■ **Directions for this task**:
Starting at the line that contains "Instructional sketch of proposed sculptures" and stopping at the line that contains "Historia natural del cáncer", restate each line of the records below exactly. Omit the pictures.

■ **Information given**:
==============================

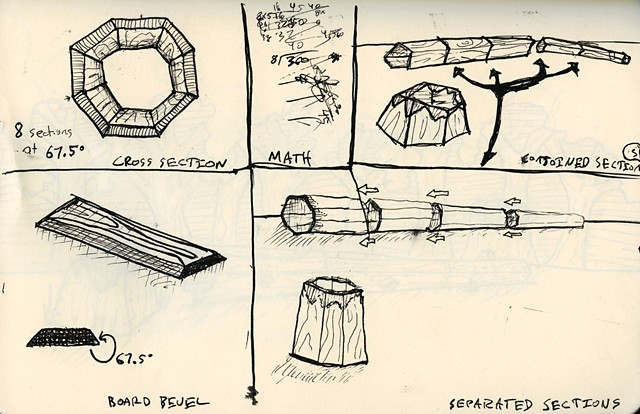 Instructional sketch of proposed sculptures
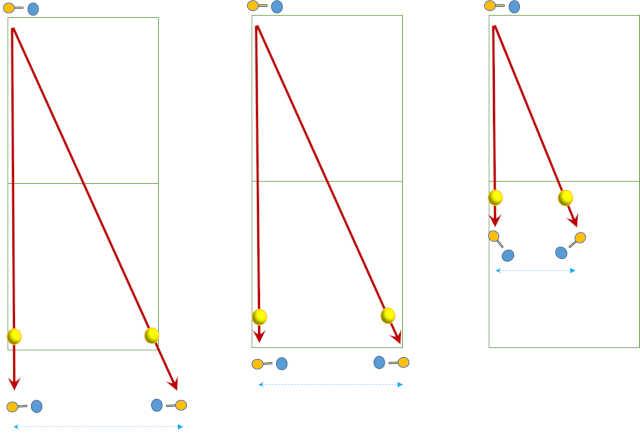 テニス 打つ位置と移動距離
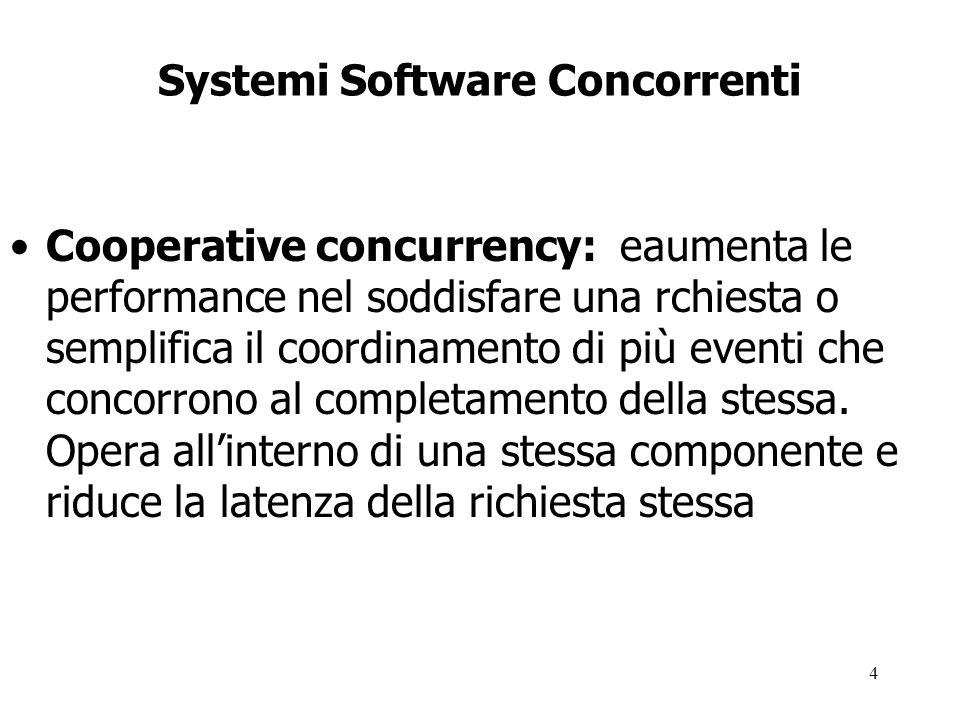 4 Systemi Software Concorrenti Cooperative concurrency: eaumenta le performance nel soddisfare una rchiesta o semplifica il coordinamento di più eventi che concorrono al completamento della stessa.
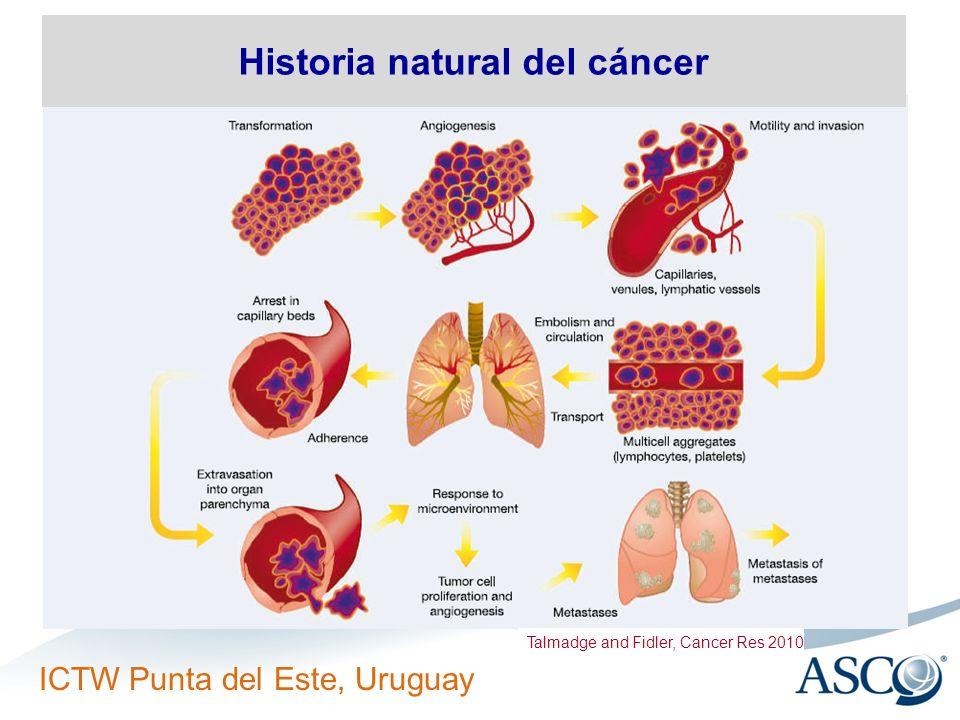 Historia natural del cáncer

==============================

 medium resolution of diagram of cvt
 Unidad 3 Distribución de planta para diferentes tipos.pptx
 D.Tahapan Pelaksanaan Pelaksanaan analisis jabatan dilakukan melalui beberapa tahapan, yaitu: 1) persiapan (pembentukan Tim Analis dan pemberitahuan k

==============================

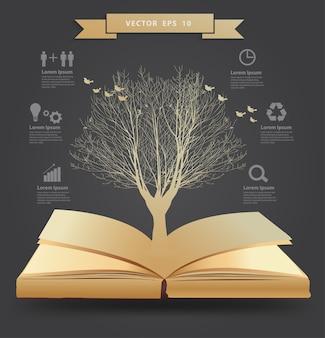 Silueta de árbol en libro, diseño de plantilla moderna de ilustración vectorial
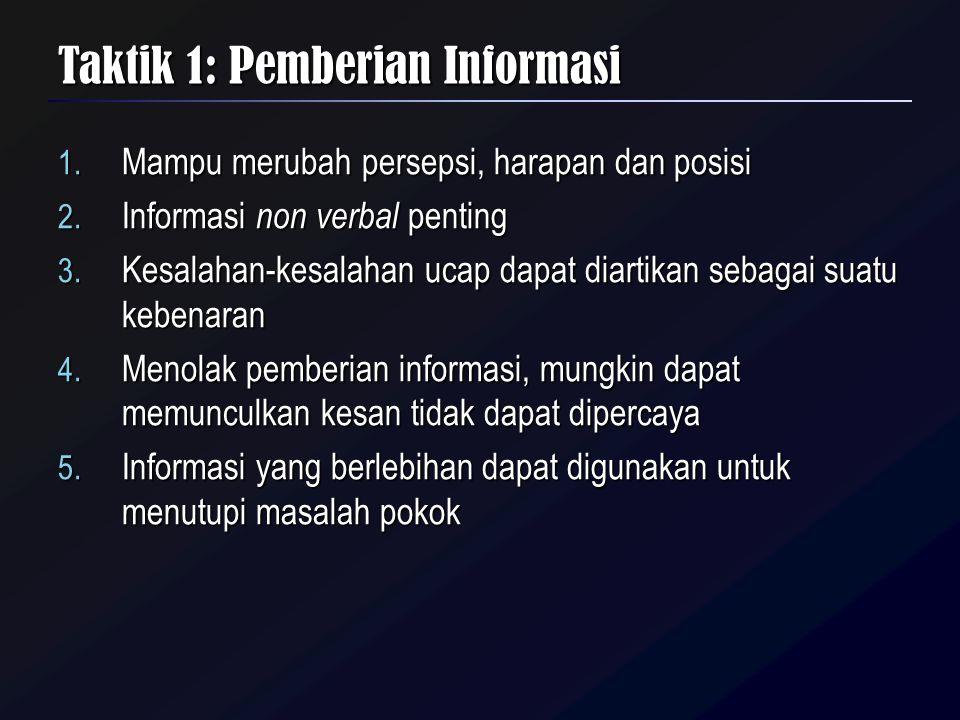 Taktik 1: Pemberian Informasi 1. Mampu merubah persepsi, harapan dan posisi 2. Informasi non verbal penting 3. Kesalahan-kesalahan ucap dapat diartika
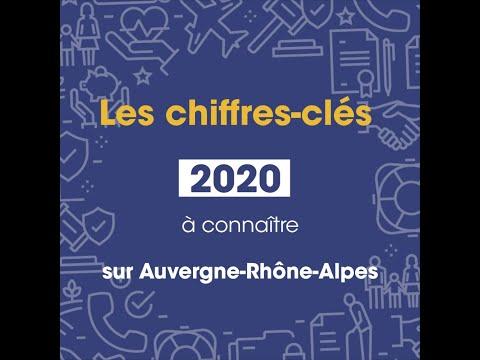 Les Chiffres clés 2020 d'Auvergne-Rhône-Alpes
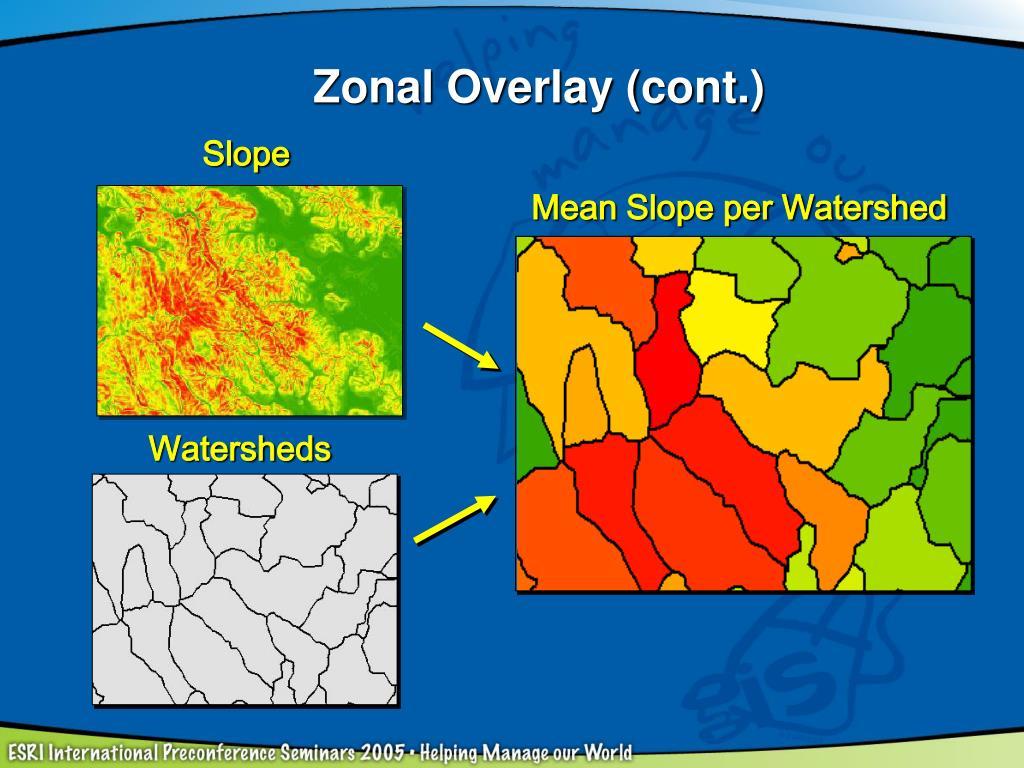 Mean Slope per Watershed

==============================

■ **Solution**:
 Instructional sketch of proposed sculptures
 テニス 打つ位置と移動距離
 4 Systemi Software Concorrenti Cooperative concurrency: eaumenta le performance nel soddisfare una rchiesta o semplifica il coordinamento di più eventi che concorrono al completamento della stessa.
 Historia natural del cáncer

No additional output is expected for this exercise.